══ DATASET RECORDS ══
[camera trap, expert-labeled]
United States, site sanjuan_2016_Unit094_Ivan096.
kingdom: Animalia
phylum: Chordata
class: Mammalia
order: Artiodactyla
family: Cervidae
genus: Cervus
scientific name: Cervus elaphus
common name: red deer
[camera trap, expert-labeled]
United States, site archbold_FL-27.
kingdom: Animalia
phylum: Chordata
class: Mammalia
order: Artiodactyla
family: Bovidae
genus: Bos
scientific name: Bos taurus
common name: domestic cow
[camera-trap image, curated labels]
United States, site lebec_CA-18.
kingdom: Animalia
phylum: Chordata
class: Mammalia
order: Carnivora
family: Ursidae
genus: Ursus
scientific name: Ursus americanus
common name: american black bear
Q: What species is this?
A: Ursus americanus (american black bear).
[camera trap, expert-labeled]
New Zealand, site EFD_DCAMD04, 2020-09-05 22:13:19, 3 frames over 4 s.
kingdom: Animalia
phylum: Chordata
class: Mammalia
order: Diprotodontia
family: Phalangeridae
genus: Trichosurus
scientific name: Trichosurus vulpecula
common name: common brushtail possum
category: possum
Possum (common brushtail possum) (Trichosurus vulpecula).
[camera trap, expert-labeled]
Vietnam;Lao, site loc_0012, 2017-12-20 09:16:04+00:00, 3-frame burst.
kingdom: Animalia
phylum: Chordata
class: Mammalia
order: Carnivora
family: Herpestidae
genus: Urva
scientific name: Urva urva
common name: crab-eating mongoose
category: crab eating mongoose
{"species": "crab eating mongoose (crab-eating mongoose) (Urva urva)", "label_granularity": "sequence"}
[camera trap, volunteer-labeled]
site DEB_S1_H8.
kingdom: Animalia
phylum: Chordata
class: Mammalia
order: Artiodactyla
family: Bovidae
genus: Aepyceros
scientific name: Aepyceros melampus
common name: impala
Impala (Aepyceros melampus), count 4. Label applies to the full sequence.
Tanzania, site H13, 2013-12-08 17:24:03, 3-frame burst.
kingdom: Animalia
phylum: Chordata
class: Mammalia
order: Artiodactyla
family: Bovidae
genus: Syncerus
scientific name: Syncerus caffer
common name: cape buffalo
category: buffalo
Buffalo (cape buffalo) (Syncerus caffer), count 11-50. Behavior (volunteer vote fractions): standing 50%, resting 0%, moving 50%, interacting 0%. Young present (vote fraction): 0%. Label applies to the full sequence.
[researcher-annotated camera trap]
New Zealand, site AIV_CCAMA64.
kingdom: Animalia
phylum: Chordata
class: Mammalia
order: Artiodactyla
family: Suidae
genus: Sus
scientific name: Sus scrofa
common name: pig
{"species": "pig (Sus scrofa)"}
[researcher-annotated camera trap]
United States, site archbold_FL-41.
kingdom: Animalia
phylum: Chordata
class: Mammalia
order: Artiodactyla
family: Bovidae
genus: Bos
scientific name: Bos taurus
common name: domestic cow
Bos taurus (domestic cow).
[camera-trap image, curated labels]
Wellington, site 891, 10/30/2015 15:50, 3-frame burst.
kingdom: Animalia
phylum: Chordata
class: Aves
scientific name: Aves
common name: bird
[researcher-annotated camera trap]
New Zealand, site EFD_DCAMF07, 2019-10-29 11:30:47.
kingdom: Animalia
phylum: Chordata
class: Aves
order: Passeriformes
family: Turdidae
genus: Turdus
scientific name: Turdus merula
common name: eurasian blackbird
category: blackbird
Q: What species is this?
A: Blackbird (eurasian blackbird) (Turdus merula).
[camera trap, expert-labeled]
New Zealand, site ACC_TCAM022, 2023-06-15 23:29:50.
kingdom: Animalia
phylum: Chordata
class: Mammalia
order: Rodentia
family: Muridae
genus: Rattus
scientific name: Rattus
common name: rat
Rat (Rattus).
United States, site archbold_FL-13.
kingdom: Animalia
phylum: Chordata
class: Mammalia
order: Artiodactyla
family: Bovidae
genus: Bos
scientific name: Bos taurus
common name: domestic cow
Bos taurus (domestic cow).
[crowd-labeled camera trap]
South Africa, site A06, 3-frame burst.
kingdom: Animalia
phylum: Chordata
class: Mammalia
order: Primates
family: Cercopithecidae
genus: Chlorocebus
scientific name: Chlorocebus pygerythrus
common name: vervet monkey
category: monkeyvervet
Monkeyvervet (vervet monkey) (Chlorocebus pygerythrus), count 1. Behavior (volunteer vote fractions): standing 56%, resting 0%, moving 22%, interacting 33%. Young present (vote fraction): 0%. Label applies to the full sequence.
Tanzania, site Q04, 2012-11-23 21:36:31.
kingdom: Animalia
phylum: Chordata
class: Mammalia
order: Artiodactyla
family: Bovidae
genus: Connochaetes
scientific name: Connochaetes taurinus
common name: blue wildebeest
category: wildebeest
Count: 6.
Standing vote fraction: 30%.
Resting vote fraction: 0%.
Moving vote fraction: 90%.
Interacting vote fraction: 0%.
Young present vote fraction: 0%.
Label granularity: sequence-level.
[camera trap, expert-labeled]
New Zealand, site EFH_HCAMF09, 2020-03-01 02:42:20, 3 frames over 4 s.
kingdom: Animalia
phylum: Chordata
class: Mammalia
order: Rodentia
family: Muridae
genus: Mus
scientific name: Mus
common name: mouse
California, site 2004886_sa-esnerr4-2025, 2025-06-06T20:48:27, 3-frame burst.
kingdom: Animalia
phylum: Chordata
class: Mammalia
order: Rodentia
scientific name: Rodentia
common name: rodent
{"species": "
═══
§ **WHAT YOU ARE ASKED TO DO**
For the string "crab", find every line of the material that contains it, and copy each one.

§ **EXERCISE RESULT**
common name: crab-eating mongoose
category: crab eating mongoose
{"species": "crab eating mongoose (crab-eating mongoose) (Urva urva)", "label_granularity": "sequence"}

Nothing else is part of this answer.